Pretty cool never thought using cinder blocks, just make sure to watch for bowing on the next shelf since you wont have a center support.


----------



## k19smith (Aug 19, 2011)

I'm going with thicker boards for my second shelf, makes me a little nervous but I based it off a picture I saw on the net where a lady had like 10 tanks set up on this type of set up.


----------



## BarbH (May 23, 2011)

The thicker boards should help. Good idea hope that it works out for you.


----------



## kaxt (Nov 10, 2010)

My LFS is set up like this. But I think he uses 2x4s under the tanks- one in the front and one in the back. I think he runs four 10g tanks between each set of cinder blocks so you should be fine with three.

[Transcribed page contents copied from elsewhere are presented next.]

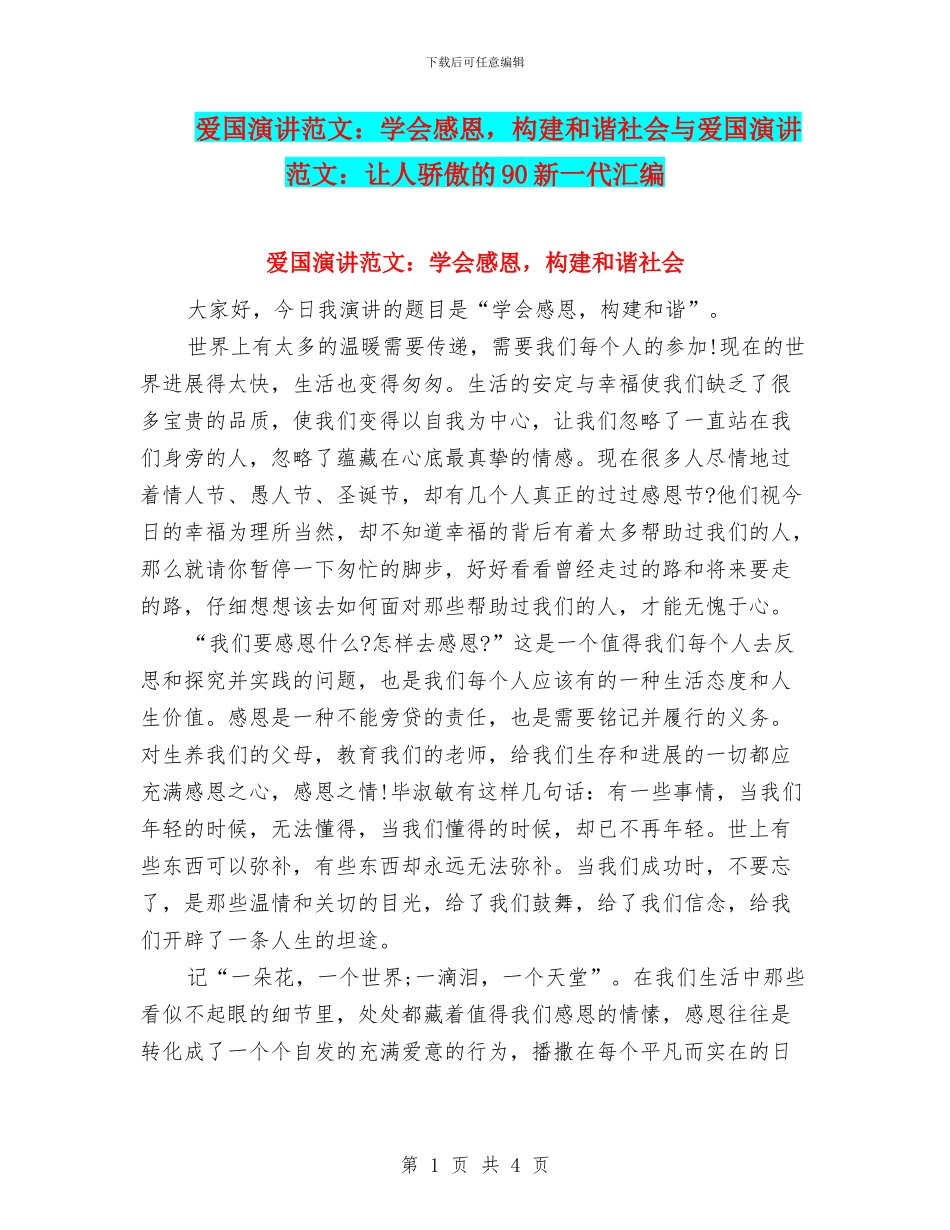 下载后可任意编辑

爱国演讲范文：学会感恩，构建和谐社会与爱国演讲范文：让人骄傲的90新一代汇编

爱国演讲范文：学会感恩，构建和谐社会

大家好，今日我演讲的题目是“学会感恩，构建和谐”。

世界上有太多的温暖需要传递，需要我们每个人的参加!现在的世界进展得太快，生活也变得匆匆。生活的安定与幸福使我们缺乏了很多宝贵的品质，使我们变得以自我为中心，让我们忽略了一直站在我们身旁的人，忽略了蕴藏在心底最真挚的情感。现在很多人尽情地过着情人节、愚人节、圣诞节，却有几个人真正的过过感恩节?他们视今日的幸福为理所当然，却不知道幸福的背后有着太多帮助过我们的人，那么就请你暂停一下匆忙的脚步，好好看看曾经走过的路和将来要走的路，仔细想想该去如何面对那些帮助过我们的人，才能无愧于心。

“我们要感恩什么?怎样去感恩?”这是一个值得我们每个人去反思和探究并实践的问题，也是我们每个人应该有的一种生活态度和人生价值。感恩是一种不能旁贷的责任，也是需要铭记并履行的义务。对生养我们的父母，教育我们的老师，给我们生存和进展的一切都应充满感恩之心，感恩之情!毕淑敏有这样几句话：有一些事情，当我们年轻的时候，无法懂得，当我们懂得的时候，却已不再年轻。世上有些东西可以弥补，有些东西却永远无法弥补。当我们成功时，不要忘了，是那些温情和关切的目光，给了我们鼓舞，给了我们信念，给我们开辟了一条人生的坦途。

记“一朵花，一个世界;一滴泪，一个天堂”。在我们生活中那些看似不起眼的细节里，处处都藏着值得我们感恩的情愫，感恩往往是转化成了一个个自发的充满爱意的行为，播撒在每个平凡而实在的日

第 1 页 共 4 页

His setup hasn't changed in over 30 years so he must be happy with it.


----------



## Tiw (Sep 14, 2011)

*Cinder Block Stands*

I have seriously considered using cinder blocks with two by fours myself. Not the prettiest setup but from what I have read and been told, that if done right it is extremely sturdy.


----------



## k19smith (Aug 19, 2011)

I really don't mind the looks to me a 2x4 built rack doesn't look any better. I went with block because if I want to change the size tanks I'm running I can just remove the water and move everything around. This is where I got the idea she's running crazy amounts of tanks I'm just not sure exactly how she did it. Updated Fishroom AGAIN


----------



## Santaclaws (Sep 20, 2011)

You could also get cement paint and paint them black just an idea  Looks good


----------



## k19smith (Aug 19, 2011)

Santaclaws said:


> You could also get cement paint and paint them black just an idea  Looks good



That's an idea, never thought about it. Thanks.


----------



## Santaclaws (Sep 20, 2011)

k19smith said:


> That's an idea, never thought about it. Thanks.


Your Welcome:-D


----------



## onefish2fish (Jul 22, 2008)

k19smith said:


> ... I'm just not sure exactly how she did it.

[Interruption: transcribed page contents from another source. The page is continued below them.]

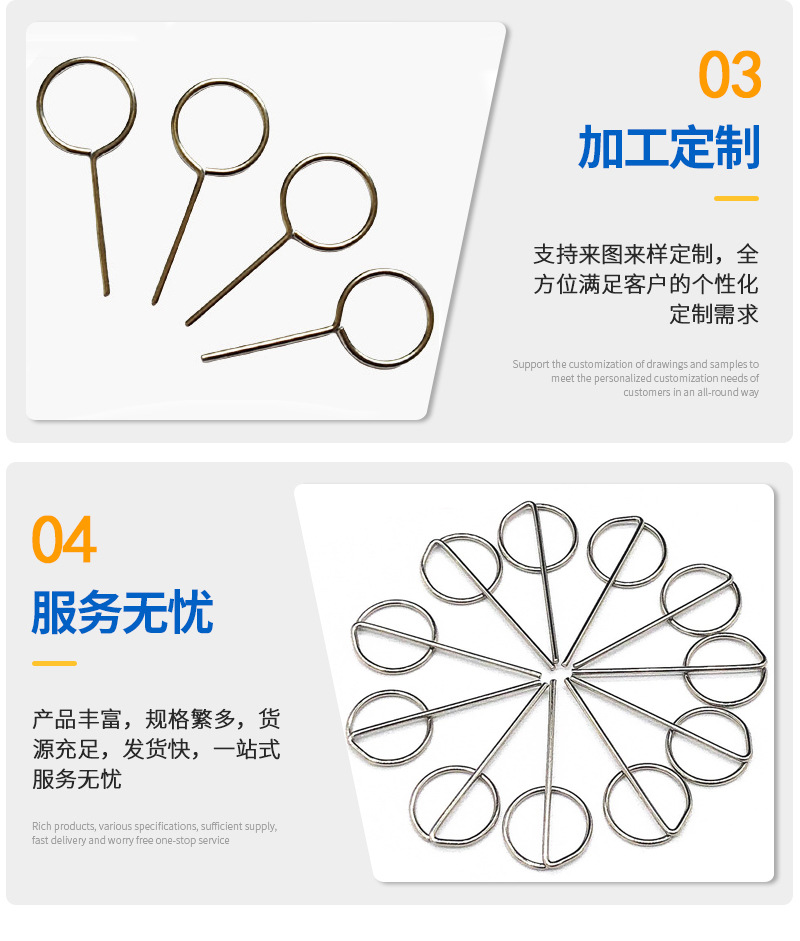 03

加工定制

支持来图来样定制，全方位满足客户的个性化定制需求

Support the customization of drawings and samples to meet the personalized customization needs of customers in an all-round way

04

服务无忧

产品丰富，规格繁多，货源充足，发货快，一站式服务无忧

Rich products, various specifications, sufficient supply, fast delivery and worry free one-stop service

their upper shelves are sitting on wooden frames. it also appears the boards are turned up, which is stronger then laid flat ( easier to snap )


----------



## zof (Apr 23, 2010)

just saw the link..... jeeze taking care of that would be a full time job, can't image the water changes. Heck with something that massive you skip the heaters in the tanks and just keep the room temperature at 78.


----------



## n2fish (Sep 18, 2011)

k19smith said:


> Updated Fishroom AGAIN


:shock:


----------



## k19smith (Aug 19, 2011)

Yeah I'm in love with her set up. I'm actually gonna tear my racks apart hopefully tomorrow because I bought a 55 and 30g I'm gonna redo a few things and add 2x4's. I'll post pics when I get it finished.


----------



## mickmac247 (Oct 27, 2006)

probably uses a python for the ater changes so might not be to ad afterall


----------



## cableguy69846 (Apr 19, 2011)

Not a bad idea. I have been thinking about something like this for a while. I need to cat proof mine though.

That lady's fish room is crazy. In some of the pics it looks like she used 4x4's in some of them. Just a thought.

Looks good so far man. Looking forward to the upgrades.


----------